Hence, your question! Why is there not a back button? It really would be a great idea.

The problem, and it’s not an unsolvable one, gets back to the design of the software and database. To have a back button we’d need to change the software so that when you finish the data entry on a particular field the information would be retained locally for a short period, and then transmitted to the server with a timed lag. This would give you sometime to realize “oops, that was really Palmerston North, not Paston North” and go back to correct it.

Building this lag into the software is technically possible, but has a couple of costs for the user experience and for our data capture.

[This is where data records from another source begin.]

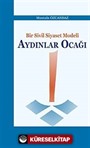 Bir Sivil Siyaset Modeli Aydınlar Ocağı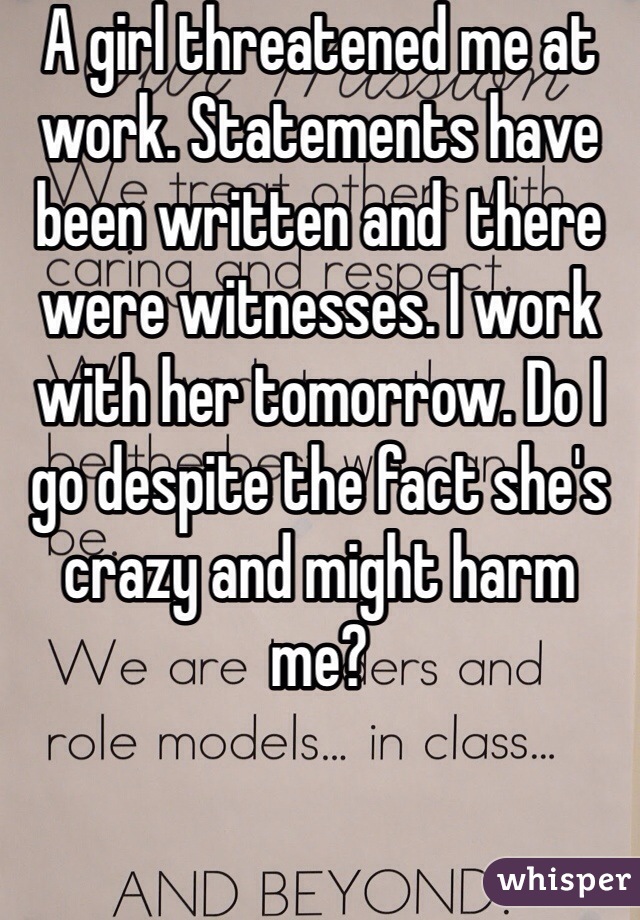 A girl threatened me at work. Statements have been written and  there were witnesses. I work with her tomorrow. Do I go despite the fact she's crazy and might harm me?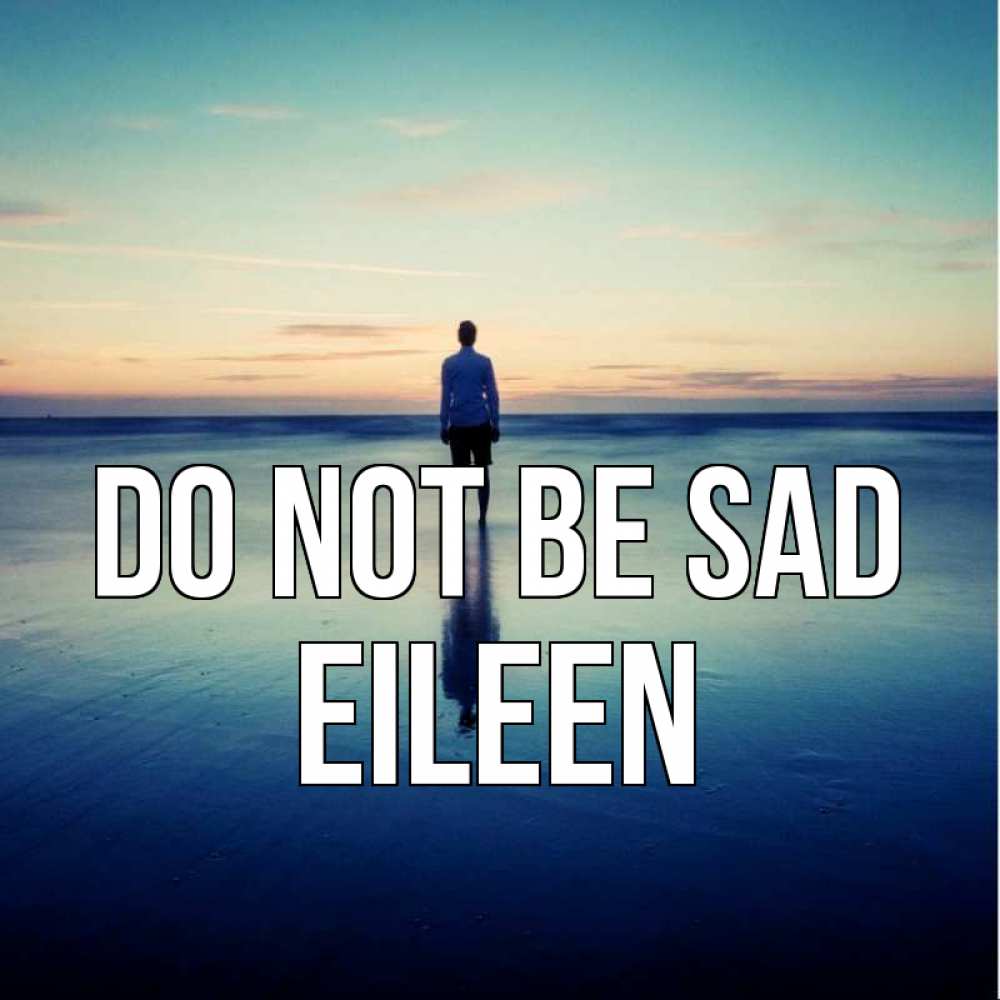 Greetings card с именем, Eileen Do not be sad небо и гладь льда Greetings with text for free download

First of all, it has the potential to make the web browser experience a little slower as your browser is now holding the information for a period of time. Second, it increases the chance of data loss.

In short, we’re aware this is an issue and that we need to think about it, try to assess how big of a problem it is, and the costs and benefits of the solution.

In closing I want to leave you with a couple of thoughts. First, we understand your frustration and really appreciate that our citizen scientists want to get it absolutely right! Thank you. We hope it’ll reassure you to know that

  • Everything is transcribed multiple times. The chance of everyone making the same mistake at the same place on the same piece of text is pretty small.
  • A lot of the information is “coded,” so minor spelling mistakes in place names and occupations, and even some acronyms aren’t going to matter. If you type NSRB instead of NZRB (for NZ Rifle Brigade) it will be obvious when we look at all the entries that there are thousands of NZRBs and a couple of mistaken NSRBs, and given the “fat finger” closeness of S and Z, it’s obvious what was meant.
  • The data we’ve seen from the first few months of Measuring the ANZACs looks great. We’re not worried about the quality of transcriptions.

We hope this blog post has given you an insight into the interesting intersection of historical transcription and website design, and thank you all for joining the forces at Measuring the ANZACs.